**Description of the task:** Copy the entries below word for word, leaving out the pictures.

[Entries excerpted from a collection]
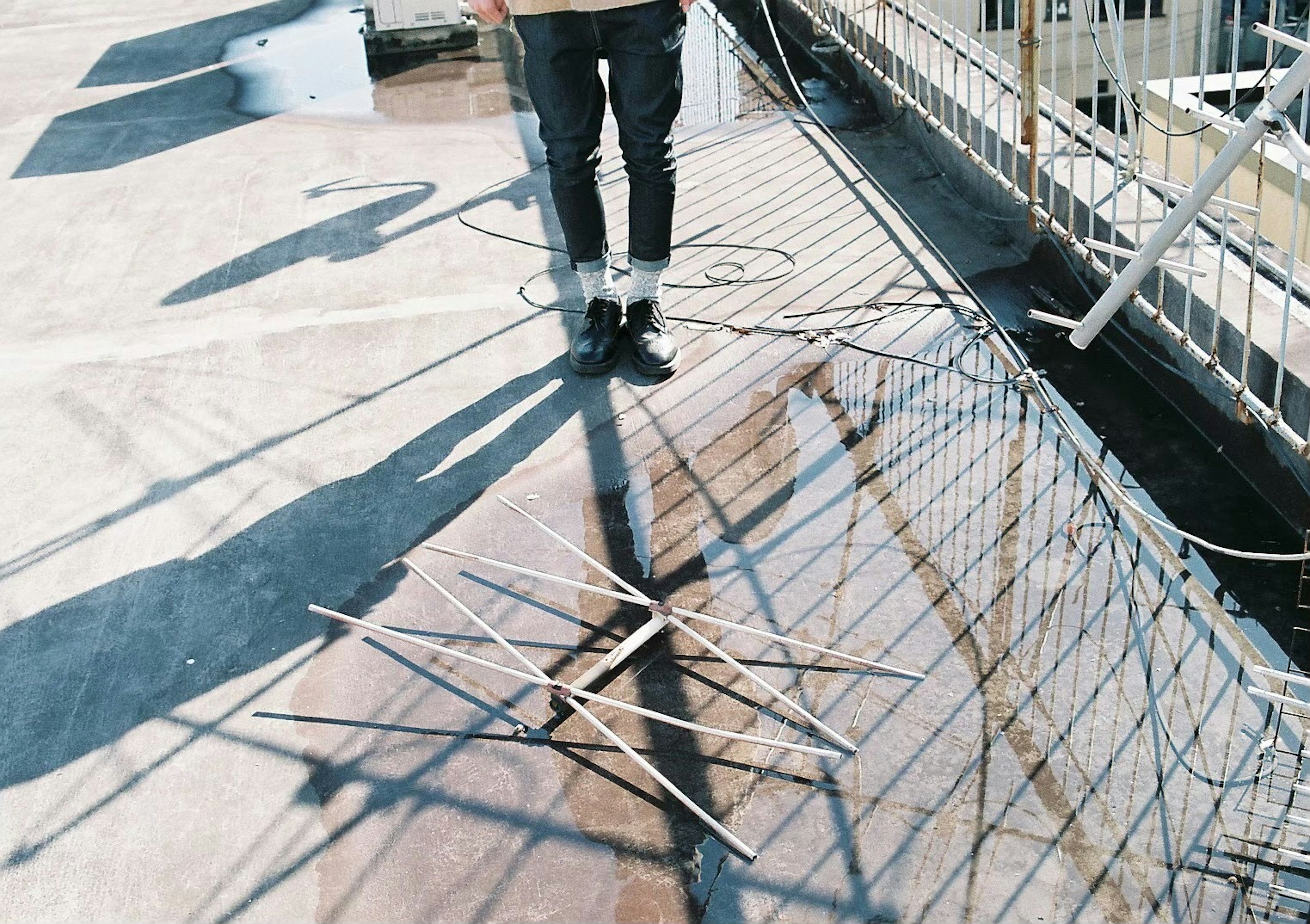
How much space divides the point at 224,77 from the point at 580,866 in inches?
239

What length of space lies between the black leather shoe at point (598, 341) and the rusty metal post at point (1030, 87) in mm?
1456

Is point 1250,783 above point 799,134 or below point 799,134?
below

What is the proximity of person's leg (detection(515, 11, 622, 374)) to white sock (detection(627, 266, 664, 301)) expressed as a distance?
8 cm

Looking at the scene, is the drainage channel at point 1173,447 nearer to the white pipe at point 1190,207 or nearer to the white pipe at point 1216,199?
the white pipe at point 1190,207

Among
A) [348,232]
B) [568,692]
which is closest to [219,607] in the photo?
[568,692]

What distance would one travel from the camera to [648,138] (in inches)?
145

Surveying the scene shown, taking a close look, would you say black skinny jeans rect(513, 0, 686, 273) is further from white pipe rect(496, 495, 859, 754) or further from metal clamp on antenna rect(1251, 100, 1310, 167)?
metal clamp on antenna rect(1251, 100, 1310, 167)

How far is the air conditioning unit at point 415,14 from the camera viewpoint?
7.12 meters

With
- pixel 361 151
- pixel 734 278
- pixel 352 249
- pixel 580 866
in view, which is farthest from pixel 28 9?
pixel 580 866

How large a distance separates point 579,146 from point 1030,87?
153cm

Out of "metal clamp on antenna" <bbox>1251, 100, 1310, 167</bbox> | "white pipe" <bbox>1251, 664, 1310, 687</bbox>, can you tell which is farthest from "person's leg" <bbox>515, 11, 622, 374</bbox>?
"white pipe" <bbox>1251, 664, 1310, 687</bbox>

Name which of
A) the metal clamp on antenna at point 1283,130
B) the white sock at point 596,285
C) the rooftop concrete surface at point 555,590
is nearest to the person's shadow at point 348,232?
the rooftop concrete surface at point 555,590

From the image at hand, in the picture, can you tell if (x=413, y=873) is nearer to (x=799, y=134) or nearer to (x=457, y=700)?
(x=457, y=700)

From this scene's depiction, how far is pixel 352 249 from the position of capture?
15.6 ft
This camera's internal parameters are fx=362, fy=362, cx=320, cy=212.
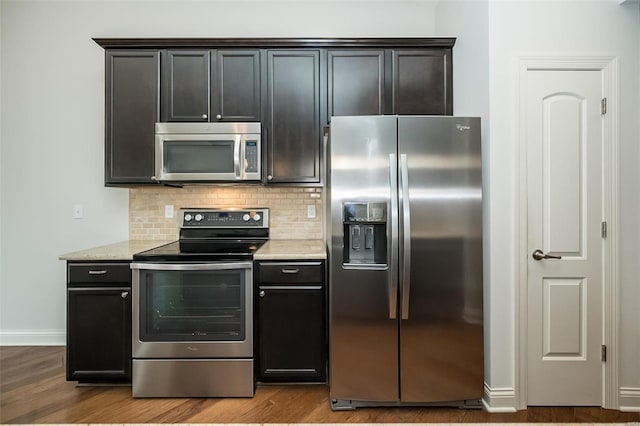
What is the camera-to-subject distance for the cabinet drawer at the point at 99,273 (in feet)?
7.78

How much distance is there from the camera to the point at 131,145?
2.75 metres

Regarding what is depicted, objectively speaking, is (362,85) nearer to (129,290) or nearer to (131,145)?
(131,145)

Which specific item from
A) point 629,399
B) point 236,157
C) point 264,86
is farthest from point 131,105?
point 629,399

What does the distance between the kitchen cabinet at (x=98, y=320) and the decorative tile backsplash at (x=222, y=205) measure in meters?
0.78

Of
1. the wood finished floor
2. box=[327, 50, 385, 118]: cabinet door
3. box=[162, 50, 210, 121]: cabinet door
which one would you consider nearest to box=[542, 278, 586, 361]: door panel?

**Expected output:**
How much space divides the point at 224,77 from the point at 580,866 in inches?
239

What length of space lies between the black leather shoe at point (598, 341) and the rusty metal post at point (1030, 87) in mm?
1456

Is point 1250,783 above point 799,134 or below point 799,134?
below

What is the proximity of person's leg (detection(515, 11, 622, 374)) to white sock (detection(627, 266, 664, 301)) expressed as a distance?
8 cm

Looking at the scene, is the drainage channel at point 1173,447 nearer to the white pipe at point 1190,207 or nearer to the white pipe at point 1216,199?
the white pipe at point 1190,207

Among
A) [348,232]
B) [568,692]
which is closest to [219,607] in the photo?
[568,692]

What distance would one travel from the camera to [648,138] (in inches)?
145

Surveying the scene shown, taking a close look, would you say black skinny jeans rect(513, 0, 686, 273) is further from white pipe rect(496, 495, 859, 754) or further from metal clamp on antenna rect(1251, 100, 1310, 167)?
metal clamp on antenna rect(1251, 100, 1310, 167)

How far is the air conditioning unit at point 415,14 from the camera viewpoint?
7.12 meters

With
- pixel 361 151
- pixel 734 278
- pixel 352 249
- pixel 580 866
in view, which is farthest from pixel 28 9?
pixel 580 866

How large a distance separates point 579,146 from point 1030,87?
153cm

Out of "metal clamp on antenna" <bbox>1251, 100, 1310, 167</bbox> | "white pipe" <bbox>1251, 664, 1310, 687</bbox>, can you tell which is farthest from "person's leg" <bbox>515, 11, 622, 374</bbox>?
"white pipe" <bbox>1251, 664, 1310, 687</bbox>

Name which of
A) the metal clamp on antenna at point 1283,130
B) the white sock at point 596,285
C) the rooftop concrete surface at point 555,590
is nearest to the person's shadow at point 348,232?
the rooftop concrete surface at point 555,590

From the image at hand, in the picture, can you tell if (x=413, y=873) is nearer to (x=799, y=134) or nearer to (x=457, y=700)?
(x=457, y=700)

From this scene's depiction, how far is pixel 352 249 from the position of capture?
15.6 ft
This camera's internal parameters are fx=362, fy=362, cx=320, cy=212.
What is the camera-to-subject distance for the cabinet drawer at the point at 99,273 (in feet)?
7.78

How much distance is there from the camera to the point at 131,145?
2.75 metres

Regarding what is depicted, objectively speaking, is (362,85) nearer to (129,290) or nearer to (131,145)?
(131,145)

Which specific item from
A) point 629,399
B) point 236,157
C) point 264,86
is farthest from point 131,105?
point 629,399

What does the distance between the kitchen cabinet at (x=98, y=320) and the decorative tile backsplash at (x=222, y=205) measure in meters?
0.78

Of
1. the wood finished floor
2. box=[327, 50, 385, 118]: cabinet door
3. box=[162, 50, 210, 121]: cabinet door
which one would you consider nearest to box=[542, 278, 586, 361]: door panel?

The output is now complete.